* **Tasks to perform**:
(a) Please quote the email about secure remittances from "From: General [mailto:[email protected]]" to "be Cisco IronPort.".
(b) Continue the email about secure remittances from the point where it ends.

* **Text passage**:
+ + + + + + +

The reply from the customer support is “Currently, our system is set to send 
the remittances in the secure format.  The only other option would be for us to 
change the format to non-secure, this way the email won’t contain any html 
files.”
 
This brings to mind a tagline that used to appear in the ASR newsgroup … "I 
would like to shake the hand of the man who first decided that e-mail clients 
should slice, dice and run arbitrary programs. Then I'd like to stir, blend and 
puree his hand."
 
ROT-13 would be a lot less dangerous and probably more secure  - "V jbhyq yvxr 
gb funxr gur unaq bs gur zna jub svefg qrpvqrq gung r-znvy pyvragf fubhyq 
fyvpr, qvpr naq eha neovgenel cebtenzf. Gura V'q yvxr gb fgve, oyraq naq cherr 
uvf unaq."
 
 
From: General [mailto:[email protected]] On Behalf Of Shannon Roddy
Sent: Wednesday, December 04, 2013 1:33 PM
To: [email protected]
Subject: Re: [brlug-general] Spearfishing
 
It appears to me to be Cisco IronPort.

+ + + + + + +

* **Data entries**:
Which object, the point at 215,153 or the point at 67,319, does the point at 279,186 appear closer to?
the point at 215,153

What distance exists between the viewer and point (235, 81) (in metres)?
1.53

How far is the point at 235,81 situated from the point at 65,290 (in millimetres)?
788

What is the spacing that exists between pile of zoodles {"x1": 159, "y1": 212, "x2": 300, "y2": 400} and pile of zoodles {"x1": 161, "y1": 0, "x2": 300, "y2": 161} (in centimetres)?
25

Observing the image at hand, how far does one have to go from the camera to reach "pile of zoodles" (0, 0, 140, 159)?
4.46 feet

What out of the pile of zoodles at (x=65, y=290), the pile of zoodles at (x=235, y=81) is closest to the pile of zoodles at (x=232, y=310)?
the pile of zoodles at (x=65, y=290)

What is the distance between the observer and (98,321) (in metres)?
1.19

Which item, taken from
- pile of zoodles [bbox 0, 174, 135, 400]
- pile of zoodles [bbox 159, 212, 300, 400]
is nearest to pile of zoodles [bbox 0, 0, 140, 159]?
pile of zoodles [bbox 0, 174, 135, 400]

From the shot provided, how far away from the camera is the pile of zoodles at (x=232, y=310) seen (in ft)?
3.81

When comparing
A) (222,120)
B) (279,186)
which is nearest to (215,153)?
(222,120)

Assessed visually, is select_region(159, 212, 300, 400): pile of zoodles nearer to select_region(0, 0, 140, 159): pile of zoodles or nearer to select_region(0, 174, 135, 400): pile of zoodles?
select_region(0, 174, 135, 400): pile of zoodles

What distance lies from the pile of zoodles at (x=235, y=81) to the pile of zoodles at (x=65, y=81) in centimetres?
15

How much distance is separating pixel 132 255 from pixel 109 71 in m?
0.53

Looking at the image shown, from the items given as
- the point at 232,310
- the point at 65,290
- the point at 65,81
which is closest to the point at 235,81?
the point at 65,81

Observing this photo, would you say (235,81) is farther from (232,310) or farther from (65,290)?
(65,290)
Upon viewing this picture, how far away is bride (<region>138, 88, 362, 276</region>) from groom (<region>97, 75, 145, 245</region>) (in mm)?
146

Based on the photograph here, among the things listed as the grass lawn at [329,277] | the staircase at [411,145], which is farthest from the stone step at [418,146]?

+ + + + + + +

* **Answers below**:
(a)
From: General [mailto:[email protected]] On Behalf Of Shannon Roddy
Sent: Wednesday, December 04, 2013 1:33 PM
To: [email protected]
Subject: Re: [brlug-general] Spearfishing
 
It appears to me to be Cisco IronPort.

(b)
http://www.networkworld.com/community/node/19588
 
Yuck.
 
On Wed, Dec 4, 2013 at 1:40 PM, Jarred White <[email protected]> wrote:
It looks to be legit, but what an awful freaking idea BofA. 

http://securemsg.bankofamerica.com/Secure_Email_Recipient_Guide_en.pdf
 
On Wed, Dec 4, 2013 at 1:32 PM, Keith Stokes <[email protected]> wrote:
Yes, unfortunately it is this easy.
 
On Dec 4, 2013, at 12:21 PM, Edmund Cramp <[email protected]> wrote:
 
A user received an email that purports to come from one of our customers with 
the instructions:

"Click the securedoc.html attachment to open (view) the secure message. For 
best results, save the file first and open it from the saved location using a 
Web browser."

My email system, very sensibly stripped and quarantined the file, and stored it 
with  a couple of hundred of assorted New Order.zip and payroll report.xls 
files in the quarantine directory.  Opening the file with notepad shows it to 
be mostly javascript with various references that make it appear to come from 
the Bank of America.

My immediate reaction was unprintable but hell, assuming that it's "real" and 
that's not certain yet, these people want me to let users open any HTML web 
page that floats into their inbox?

This has got to be a gift from the gods if you are up to mischief - just email 
everyone a securedoc.html file and they will open it and enter their password 
... which javascript (love that stuff) will promptly send to the web site of 
your choice.

Spearfishing is this easy?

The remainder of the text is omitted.